The Department of Energy confirmed on April 7 that diesel demand in the Philippines fell by at least 20% in a single week. DOE Undersecretary Alessandro Sales put the range at 20% to 40%, based on inventory withdrawal patterns from oil company storage facilities. Energy Secretary Sharon Garin offered a narrower estimate of 20% to 25%, with the same caveat: the DOE does not have actual point of sale data. These are inferences drawn from how fast fuel is leaving storage tanks.

Sales used a specific term for what is happening. He called it demand destruction. Not conservation. Not voluntary reduction. Demand destruction means buyers have been priced out of the market entirely.

diesel demand drop

The Inventory Number Tells the Wrong Story

The DOE reported on the same day that the country’s total fuel supply stood at 50.42 days, including confirmed deliveries through May 1. Diesel sits at 47.26 days. Gasoline at 57.58 days. On paper, these numbers look adequate. The government has repeated variations of this figure for weeks.

Problem A = Put the records into a JSON list of strings, one string per line and no blank lines, starting at the line containing "Comparing the items" and stopping after the line containing "pixel 38 225 → pixel 20 161 → pixel 116 30".

Task inputs =
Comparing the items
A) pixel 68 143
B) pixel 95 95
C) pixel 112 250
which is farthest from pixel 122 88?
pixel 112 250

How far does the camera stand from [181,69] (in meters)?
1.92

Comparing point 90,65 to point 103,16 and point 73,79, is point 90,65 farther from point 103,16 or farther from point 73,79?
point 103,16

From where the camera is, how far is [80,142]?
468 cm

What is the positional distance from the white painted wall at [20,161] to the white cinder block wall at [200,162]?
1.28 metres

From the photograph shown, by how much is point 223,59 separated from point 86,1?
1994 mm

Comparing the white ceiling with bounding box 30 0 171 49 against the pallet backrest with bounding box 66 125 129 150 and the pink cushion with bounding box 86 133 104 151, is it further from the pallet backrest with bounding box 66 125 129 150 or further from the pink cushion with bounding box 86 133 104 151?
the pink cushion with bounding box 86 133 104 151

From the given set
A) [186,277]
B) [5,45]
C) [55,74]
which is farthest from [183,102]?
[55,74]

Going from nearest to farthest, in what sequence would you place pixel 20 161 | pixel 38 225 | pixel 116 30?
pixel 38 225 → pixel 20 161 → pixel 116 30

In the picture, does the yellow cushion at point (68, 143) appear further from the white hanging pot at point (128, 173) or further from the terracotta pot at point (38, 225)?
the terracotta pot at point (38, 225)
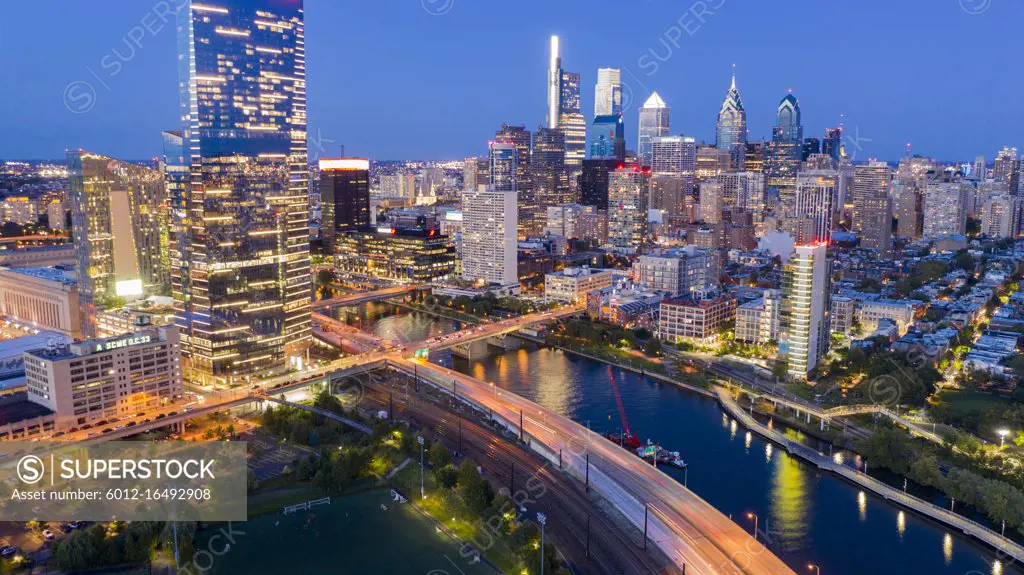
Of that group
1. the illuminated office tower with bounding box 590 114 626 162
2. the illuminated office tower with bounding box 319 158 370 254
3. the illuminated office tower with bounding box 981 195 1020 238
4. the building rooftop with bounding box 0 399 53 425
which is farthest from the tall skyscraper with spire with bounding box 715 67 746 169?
---
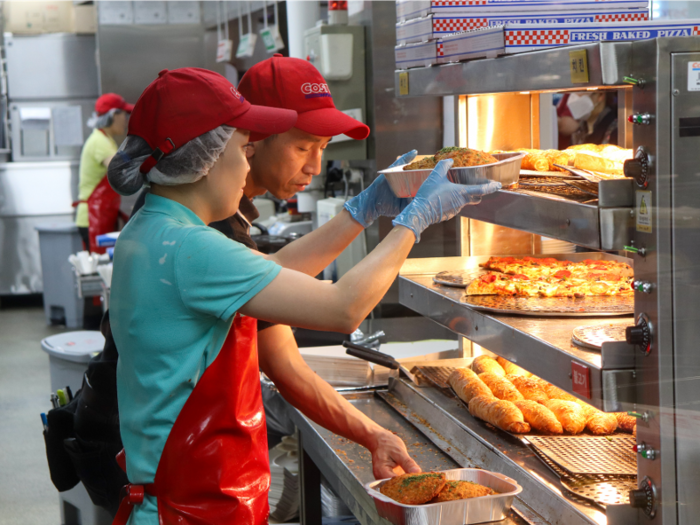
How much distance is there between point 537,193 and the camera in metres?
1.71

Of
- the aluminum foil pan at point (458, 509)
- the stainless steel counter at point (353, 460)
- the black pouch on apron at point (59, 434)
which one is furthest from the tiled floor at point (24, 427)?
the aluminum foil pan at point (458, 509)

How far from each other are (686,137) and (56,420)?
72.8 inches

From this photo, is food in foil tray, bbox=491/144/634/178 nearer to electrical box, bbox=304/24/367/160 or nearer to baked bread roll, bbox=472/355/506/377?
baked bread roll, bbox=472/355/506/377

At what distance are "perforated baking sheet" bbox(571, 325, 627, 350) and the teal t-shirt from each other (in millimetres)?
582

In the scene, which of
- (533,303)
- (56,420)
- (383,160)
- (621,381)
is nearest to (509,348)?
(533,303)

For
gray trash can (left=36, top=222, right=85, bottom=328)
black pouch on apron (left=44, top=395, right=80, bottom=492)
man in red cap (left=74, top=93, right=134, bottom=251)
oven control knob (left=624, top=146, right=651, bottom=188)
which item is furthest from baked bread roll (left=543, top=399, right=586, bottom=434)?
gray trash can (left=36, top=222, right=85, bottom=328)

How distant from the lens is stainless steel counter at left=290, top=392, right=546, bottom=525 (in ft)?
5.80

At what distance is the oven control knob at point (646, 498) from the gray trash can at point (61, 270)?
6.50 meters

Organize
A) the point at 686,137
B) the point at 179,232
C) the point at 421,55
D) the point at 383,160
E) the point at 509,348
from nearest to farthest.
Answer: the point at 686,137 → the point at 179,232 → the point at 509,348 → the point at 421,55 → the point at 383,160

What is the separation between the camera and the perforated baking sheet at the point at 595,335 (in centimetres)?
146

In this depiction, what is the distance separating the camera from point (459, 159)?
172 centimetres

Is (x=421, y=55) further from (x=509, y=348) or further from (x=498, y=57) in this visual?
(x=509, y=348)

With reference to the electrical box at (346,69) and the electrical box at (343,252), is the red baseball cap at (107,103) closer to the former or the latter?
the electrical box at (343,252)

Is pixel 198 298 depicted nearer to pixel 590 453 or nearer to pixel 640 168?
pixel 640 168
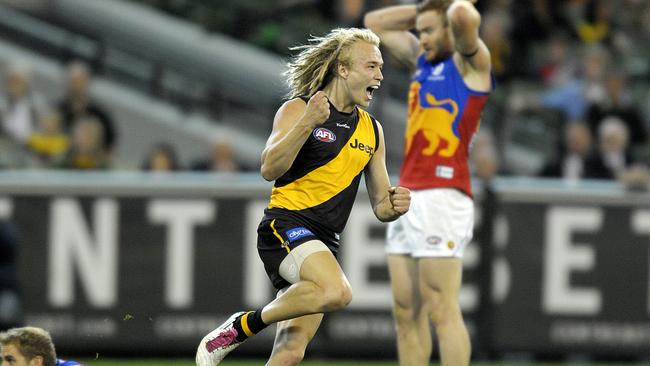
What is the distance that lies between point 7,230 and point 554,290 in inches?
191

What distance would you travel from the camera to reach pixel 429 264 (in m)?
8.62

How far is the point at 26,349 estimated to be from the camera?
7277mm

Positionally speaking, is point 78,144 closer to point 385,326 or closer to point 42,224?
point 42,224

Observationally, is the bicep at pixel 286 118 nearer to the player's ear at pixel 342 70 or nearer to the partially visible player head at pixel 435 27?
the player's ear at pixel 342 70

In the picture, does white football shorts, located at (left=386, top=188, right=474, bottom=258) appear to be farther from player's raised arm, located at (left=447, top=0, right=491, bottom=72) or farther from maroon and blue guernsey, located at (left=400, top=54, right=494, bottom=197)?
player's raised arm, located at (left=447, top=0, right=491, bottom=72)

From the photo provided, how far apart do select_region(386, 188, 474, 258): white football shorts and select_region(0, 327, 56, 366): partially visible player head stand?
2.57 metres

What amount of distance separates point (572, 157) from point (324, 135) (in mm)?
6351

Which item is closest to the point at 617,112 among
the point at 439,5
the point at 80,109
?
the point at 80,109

Problem B =
In the passage on Philippine diesel demand:
(i) What range did Alessandro Sales give for the drop in diesel demand?
(ii) What term did Sales use for what is happening?
(iii) How many days of supply did the DOE report for diesel?

Reply A =
[
  "Comparing the items",
  "A) pixel 68 143",
  "B) pixel 95 95",
  "C) pixel 112 250",
  "which is farthest from pixel 122 88?",
  "pixel 112 250",
  "How far does the camera stand from [181,69] (in meters)?",
  "1.92",
  "Comparing point 90,65 to point 103,16 and point 73,79, is point 90,65 farther from point 103,16 or farther from point 73,79?",
  "point 103,16",
  "From where the camera is, how far is [80,142]?",
  "468 cm",
  "What is the positional distance from the white painted wall at [20,161] to the white cinder block wall at [200,162]?",
  "1.28 metres",
  "From the photograph shown, by how much is point 223,59 separated from point 86,1?",
  "1994 mm",
  "Comparing the white ceiling with bounding box 30 0 171 49 against the pallet backrest with bounding box 66 125 129 150 and the pink cushion with bounding box 86 133 104 151, is it further from the pallet backrest with bounding box 66 125 129 150 or further from the pink cushion with bounding box 86 133 104 151?",
  "the pink cushion with bounding box 86 133 104 151",
  "From the given set",
  "A) [186,277]",
  "B) [5,45]",
  "C) [55,74]",
  "which is farthest from [183,102]?",
  "[55,74]",
  "Going from nearest to farthest, in what sequence would you place pixel 20 161 | pixel 38 225 | pixel 116 30?",
  "pixel 38 225 → pixel 20 161 → pixel 116 30"
]

Reply B =
(i) 20% to 40%
(ii) Demand destruction
(iii) 47.26 days